Open Source Ictal-Interictal SPECT Analysis Tools
The goal of ictal Single Photon Emission Computed Tomography (SPECT) is to localize the region of seizure onset for epilepsy surgery planning. ISAS (Ictal-Interictal SPECT Analysis by SPM) is an objective tool for analyzing ictal vs. interictal SPECT scans. ISAS was introduced and validated in two recent studies ( Chang et al, 2002; McNally et al., 2005 ). This site is a technical supplement to ( McNally et al., 2005 ) and ( Scheinost et al., 2009 ), which should enable ISAS to be implemented at any center for further study and analysis.

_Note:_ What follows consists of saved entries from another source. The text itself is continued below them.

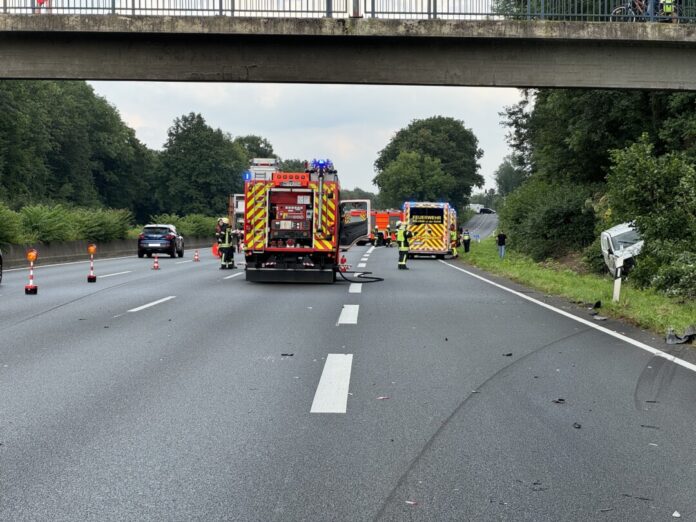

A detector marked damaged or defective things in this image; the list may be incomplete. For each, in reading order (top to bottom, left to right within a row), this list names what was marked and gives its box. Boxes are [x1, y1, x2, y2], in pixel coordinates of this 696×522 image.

crashed white car [600, 220, 644, 276]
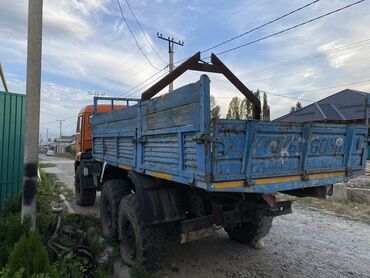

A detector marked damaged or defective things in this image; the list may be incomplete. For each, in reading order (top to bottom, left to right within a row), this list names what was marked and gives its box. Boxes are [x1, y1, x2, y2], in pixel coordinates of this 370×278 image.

rusty metal frame [140, 51, 262, 120]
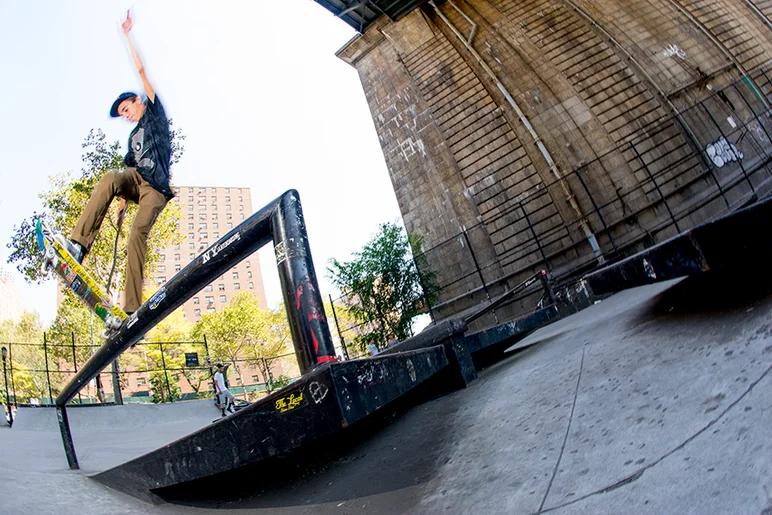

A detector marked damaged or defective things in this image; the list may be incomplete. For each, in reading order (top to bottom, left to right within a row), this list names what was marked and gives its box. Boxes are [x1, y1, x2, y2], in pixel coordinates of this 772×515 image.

concrete crack [536, 348, 584, 512]
concrete crack [536, 358, 772, 515]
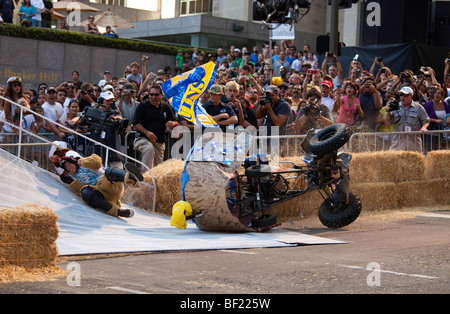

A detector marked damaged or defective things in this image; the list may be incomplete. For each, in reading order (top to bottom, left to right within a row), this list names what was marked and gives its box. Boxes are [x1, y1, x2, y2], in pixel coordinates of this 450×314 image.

crashed go-kart [181, 124, 364, 232]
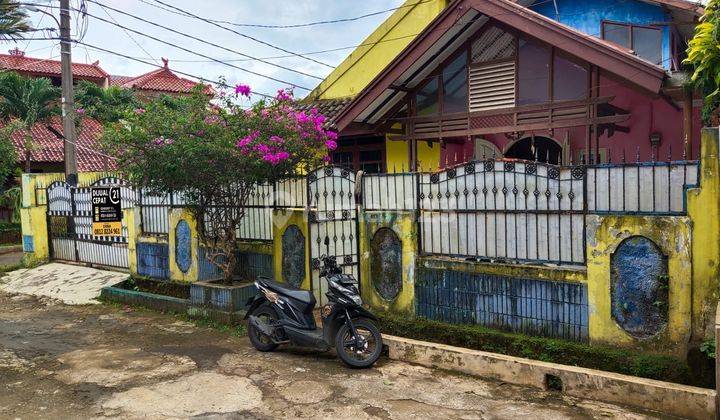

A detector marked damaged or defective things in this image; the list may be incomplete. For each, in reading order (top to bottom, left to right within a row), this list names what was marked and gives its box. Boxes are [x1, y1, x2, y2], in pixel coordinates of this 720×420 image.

cracked pavement [0, 290, 672, 418]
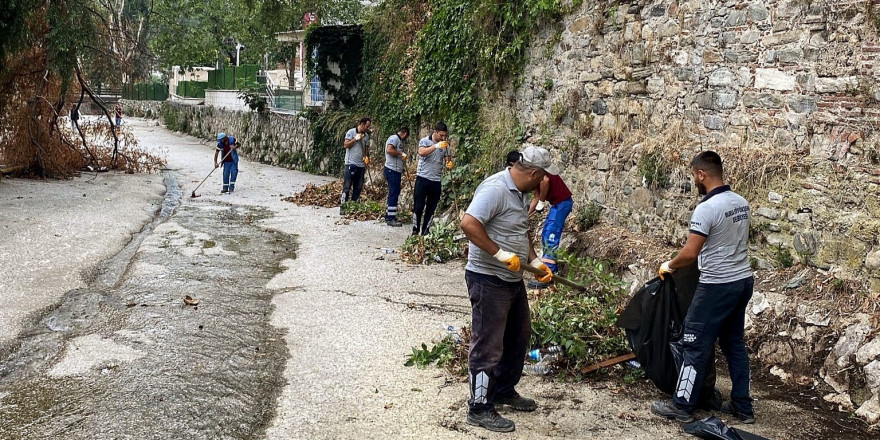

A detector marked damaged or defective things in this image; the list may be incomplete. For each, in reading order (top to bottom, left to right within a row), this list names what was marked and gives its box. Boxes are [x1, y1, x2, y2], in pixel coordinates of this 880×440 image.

cracked concrete road [1, 117, 872, 440]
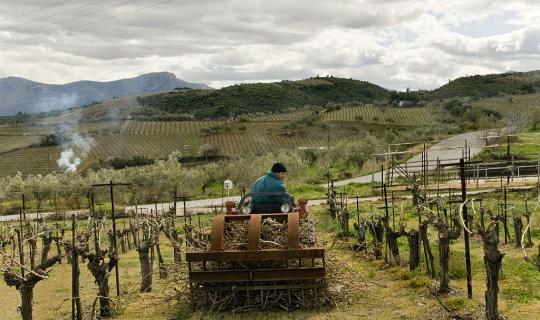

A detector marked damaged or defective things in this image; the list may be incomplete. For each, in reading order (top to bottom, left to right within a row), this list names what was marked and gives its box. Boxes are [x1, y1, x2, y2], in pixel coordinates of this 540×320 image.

The basic idea of ISAS is to compute the difference between an ictal and interictal SPECT scan for a single patient. The differences of the ictal/inter-ictal comparison are checked against a healthy normal database to determine the normal expected variation. Significant increases and decreases in CBF (cerebral blood flow) between the interictal and ictal SPECT can then be detected. The analysis can be conducted using two implementation options:
1.) ISAS BioImage Suite: a newly validated, open source, multi-platform image analysis suite, currently recommended for all new ISAS users.
2.) ISAS SPM
Cerebral blood flow is known to increase during seizures at the site of seizure onset. Since SPECT is an indicator of CBF, increases in the SPECT during seizures can be useful for seizure localization. CBF decreases are more complicated, and occur both during and following seizures in multiple locations. Details of ISAS interpretation can be found in McNally et al., 2005, but in summary:
The requirements for implementing ISAS are relatively simple. All that is needed is a computer running either BioImage Suite or MATLAB with SPM and an operator with sufficient imaging experience to download and implement the analysis.
On this site, we provide detailed instructions for implementing ISAS. In addition, we have made our database of normal SPECT pairs freely available, so that other centers can independently test and validate the method with their own patient populations. We also provide sample analyses, and description of difference imaging with other simpler tools, which can be done as a rapid check on ISAS results.
We hope that this work will begin to fill the need for epilepsy SPECT image analysis, by providing freely available methods that can be implemented anywhere.